Written request: Rewrite the listing below, swapping every occurrence of "pelican's head" for "bird's head" and leaving everything else unchanged.

(Scene question listing)
§
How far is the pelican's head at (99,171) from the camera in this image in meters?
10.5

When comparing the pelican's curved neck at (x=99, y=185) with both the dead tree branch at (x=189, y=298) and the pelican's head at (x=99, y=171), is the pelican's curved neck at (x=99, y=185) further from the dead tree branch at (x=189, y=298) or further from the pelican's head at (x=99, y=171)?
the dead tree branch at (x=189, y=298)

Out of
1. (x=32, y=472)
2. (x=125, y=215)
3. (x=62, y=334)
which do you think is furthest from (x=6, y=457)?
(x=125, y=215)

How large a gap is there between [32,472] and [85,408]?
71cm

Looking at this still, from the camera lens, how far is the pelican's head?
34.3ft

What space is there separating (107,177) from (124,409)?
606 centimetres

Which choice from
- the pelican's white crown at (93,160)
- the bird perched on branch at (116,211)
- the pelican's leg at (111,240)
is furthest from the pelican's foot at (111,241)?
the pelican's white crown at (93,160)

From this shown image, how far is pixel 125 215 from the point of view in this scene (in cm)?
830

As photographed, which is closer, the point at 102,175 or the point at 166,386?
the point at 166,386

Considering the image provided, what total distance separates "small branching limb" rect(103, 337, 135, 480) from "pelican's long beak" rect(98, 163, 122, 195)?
§
Result:
How far is the bird's head at (99,171) from the camera in this image in meters?
10.5

When comparing the pelican's curved neck at (x=99, y=185) with both the dead tree branch at (x=189, y=298) and the bird's head at (x=99, y=171), is the pelican's curved neck at (x=99, y=185) further from the dead tree branch at (x=189, y=298) or further from the bird's head at (x=99, y=171)?
the dead tree branch at (x=189, y=298)

Out of
1. (x=32, y=472)
2. (x=125, y=215)
3. (x=62, y=334)
which do you think is furthest from (x=6, y=457)?
(x=125, y=215)

How large a gap is there between [32,472] and [85,408]?
71cm

Looking at this still, from the camera lens, how far is the bird's head?
34.3ft

What space is there separating (107,177) from (124,409)?
606 centimetres

Which choice from
- the pelican's white crown at (93,160)
- the bird perched on branch at (116,211)
- the pelican's leg at (111,240)
is furthest from the pelican's foot at (111,241)?
the pelican's white crown at (93,160)

From this shown image, how far is pixel 125 215 from the point of view in this scene (in cm)?
830

As photographed, which is closer, the point at 102,175 or the point at 166,386?
the point at 166,386

Considering the image provided, what total distance separates "small branching limb" rect(103, 337, 135, 480) from "pelican's long beak" rect(98, 163, 122, 195)?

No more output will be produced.